| WORK REQUIRED |
Exactly reproduce the lines from the line that has "What is the linear" down to the last line of the entries, inclusive.

╔══

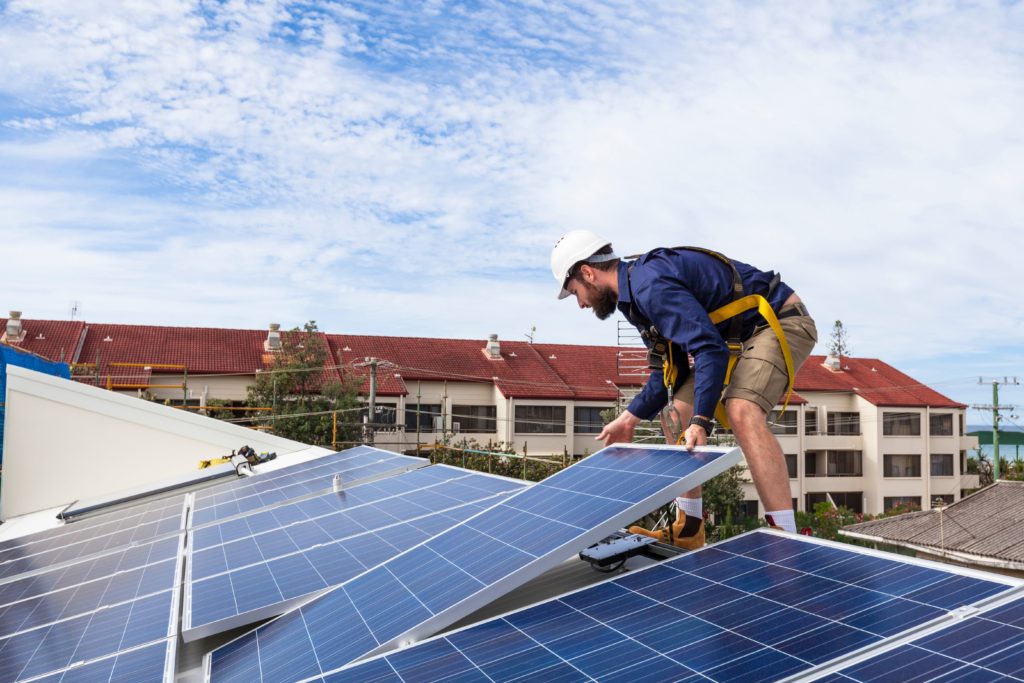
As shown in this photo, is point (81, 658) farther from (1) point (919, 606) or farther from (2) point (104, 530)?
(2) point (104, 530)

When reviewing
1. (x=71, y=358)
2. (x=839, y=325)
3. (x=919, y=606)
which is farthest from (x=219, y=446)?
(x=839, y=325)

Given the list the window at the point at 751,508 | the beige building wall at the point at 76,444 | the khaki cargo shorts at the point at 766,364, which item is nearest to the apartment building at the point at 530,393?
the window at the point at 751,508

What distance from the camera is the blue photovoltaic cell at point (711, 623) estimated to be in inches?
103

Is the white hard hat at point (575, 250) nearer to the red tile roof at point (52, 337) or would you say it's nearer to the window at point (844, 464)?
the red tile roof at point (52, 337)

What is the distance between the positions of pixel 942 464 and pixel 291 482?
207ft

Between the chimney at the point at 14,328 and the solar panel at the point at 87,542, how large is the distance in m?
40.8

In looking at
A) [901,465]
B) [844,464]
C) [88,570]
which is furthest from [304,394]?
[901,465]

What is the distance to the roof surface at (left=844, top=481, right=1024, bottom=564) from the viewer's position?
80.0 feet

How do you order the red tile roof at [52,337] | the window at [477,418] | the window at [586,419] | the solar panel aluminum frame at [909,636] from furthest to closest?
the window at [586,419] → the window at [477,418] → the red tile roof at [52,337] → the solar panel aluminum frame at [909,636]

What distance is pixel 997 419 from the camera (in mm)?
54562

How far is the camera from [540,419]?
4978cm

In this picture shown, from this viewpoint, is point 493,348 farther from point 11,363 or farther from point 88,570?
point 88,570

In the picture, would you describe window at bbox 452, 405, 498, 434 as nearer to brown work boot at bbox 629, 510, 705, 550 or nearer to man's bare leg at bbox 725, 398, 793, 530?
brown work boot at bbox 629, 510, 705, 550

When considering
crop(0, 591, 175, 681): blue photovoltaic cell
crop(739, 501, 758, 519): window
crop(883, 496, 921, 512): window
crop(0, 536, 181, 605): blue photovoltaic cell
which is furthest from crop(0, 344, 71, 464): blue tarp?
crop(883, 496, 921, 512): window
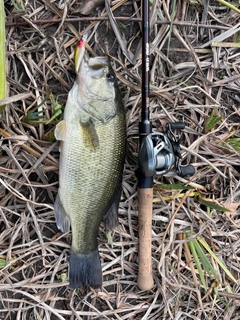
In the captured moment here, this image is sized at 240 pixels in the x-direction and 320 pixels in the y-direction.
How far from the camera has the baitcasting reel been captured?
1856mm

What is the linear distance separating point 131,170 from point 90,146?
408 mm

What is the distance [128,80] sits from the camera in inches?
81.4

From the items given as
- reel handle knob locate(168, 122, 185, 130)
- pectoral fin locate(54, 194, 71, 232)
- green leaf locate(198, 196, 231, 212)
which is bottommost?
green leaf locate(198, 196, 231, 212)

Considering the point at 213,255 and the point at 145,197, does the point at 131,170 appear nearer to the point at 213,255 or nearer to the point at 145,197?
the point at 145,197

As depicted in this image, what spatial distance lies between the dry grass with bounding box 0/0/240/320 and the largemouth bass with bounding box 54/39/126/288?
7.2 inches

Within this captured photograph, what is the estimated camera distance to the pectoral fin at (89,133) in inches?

╚══

| EXPECTED OUTPUT |
What is the linear distance separating point 131,170 from point 90,146?
408 mm

What is the distance [128,80] sits from the camera in inches?
81.4

From the items given as
- reel handle knob locate(168, 122, 185, 130)
- pectoral fin locate(54, 194, 71, 232)
- green leaf locate(198, 196, 231, 212)
which is bottommost?
green leaf locate(198, 196, 231, 212)

Considering the point at 213,255 and the point at 145,197, does the point at 131,170 appear nearer to the point at 213,255 or nearer to the point at 145,197?
the point at 145,197

As depicted in this image, what spatial distance lies between the dry grass with bounding box 0/0/240/320 and the largemouth bass with bounding box 54/39/126/288?
7.2 inches

Within this captured photograph, what is the estimated camera distance to the pectoral fin at (89,133) in inches?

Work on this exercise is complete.